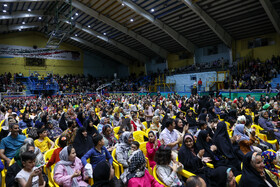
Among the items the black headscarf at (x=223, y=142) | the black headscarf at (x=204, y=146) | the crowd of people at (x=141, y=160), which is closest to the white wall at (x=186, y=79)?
the crowd of people at (x=141, y=160)

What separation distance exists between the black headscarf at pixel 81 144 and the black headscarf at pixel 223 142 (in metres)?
2.11

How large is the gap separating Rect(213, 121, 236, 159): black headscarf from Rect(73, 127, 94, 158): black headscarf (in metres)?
2.11

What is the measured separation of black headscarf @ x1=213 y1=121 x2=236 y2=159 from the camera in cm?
294

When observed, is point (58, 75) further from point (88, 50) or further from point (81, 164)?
point (81, 164)

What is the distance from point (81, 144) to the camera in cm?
320

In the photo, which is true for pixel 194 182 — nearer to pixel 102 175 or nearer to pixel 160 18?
pixel 102 175

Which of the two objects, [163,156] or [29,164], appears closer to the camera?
[29,164]

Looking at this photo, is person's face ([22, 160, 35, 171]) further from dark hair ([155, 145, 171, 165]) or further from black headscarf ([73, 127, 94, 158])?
dark hair ([155, 145, 171, 165])

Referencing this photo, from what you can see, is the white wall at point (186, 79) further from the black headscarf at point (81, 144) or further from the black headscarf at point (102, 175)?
the black headscarf at point (102, 175)

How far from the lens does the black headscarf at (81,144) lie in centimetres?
312

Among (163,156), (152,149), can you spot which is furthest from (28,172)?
(152,149)

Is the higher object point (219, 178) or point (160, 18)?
point (160, 18)

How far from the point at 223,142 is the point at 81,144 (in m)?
2.30

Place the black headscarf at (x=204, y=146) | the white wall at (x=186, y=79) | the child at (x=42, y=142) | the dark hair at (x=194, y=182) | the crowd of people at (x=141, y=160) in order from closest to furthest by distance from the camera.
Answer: the dark hair at (x=194, y=182), the crowd of people at (x=141, y=160), the black headscarf at (x=204, y=146), the child at (x=42, y=142), the white wall at (x=186, y=79)
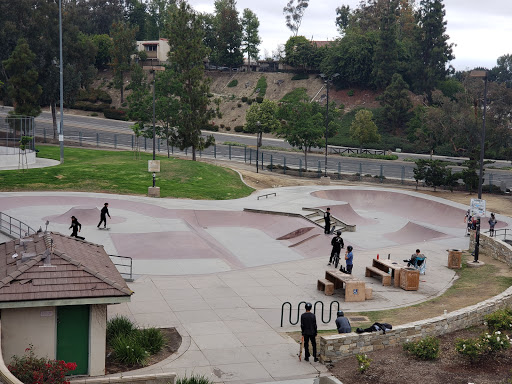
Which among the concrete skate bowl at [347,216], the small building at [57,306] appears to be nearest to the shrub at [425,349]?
the small building at [57,306]

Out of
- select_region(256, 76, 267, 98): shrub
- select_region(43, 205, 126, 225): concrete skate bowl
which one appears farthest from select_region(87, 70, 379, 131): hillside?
select_region(43, 205, 126, 225): concrete skate bowl

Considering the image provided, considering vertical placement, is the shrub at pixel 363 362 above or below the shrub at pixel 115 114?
below

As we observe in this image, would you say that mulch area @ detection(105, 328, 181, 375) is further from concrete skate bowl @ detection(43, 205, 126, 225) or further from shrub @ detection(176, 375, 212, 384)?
concrete skate bowl @ detection(43, 205, 126, 225)

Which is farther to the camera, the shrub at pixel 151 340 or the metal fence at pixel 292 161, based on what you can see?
the metal fence at pixel 292 161

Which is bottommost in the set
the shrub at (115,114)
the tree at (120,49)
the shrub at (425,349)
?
the shrub at (425,349)

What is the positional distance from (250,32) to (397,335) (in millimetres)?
98598

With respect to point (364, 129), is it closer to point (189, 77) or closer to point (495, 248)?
point (189, 77)

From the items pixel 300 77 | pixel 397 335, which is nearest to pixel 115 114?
pixel 300 77

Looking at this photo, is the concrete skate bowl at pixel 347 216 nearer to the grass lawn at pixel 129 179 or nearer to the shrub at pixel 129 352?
the grass lawn at pixel 129 179

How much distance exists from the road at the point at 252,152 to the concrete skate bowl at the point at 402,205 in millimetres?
8309

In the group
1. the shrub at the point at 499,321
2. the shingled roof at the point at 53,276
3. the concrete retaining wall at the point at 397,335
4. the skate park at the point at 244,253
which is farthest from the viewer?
the shrub at the point at 499,321

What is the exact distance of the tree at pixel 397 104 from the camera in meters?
82.0

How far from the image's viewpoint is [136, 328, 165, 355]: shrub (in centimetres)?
1488

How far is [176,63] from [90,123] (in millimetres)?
31915
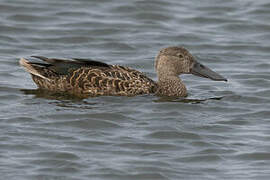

= = = = = = =

*Task description:* How many lines in the material above contain the string "separation"? Case counts; give only the number.

*Output below:* 2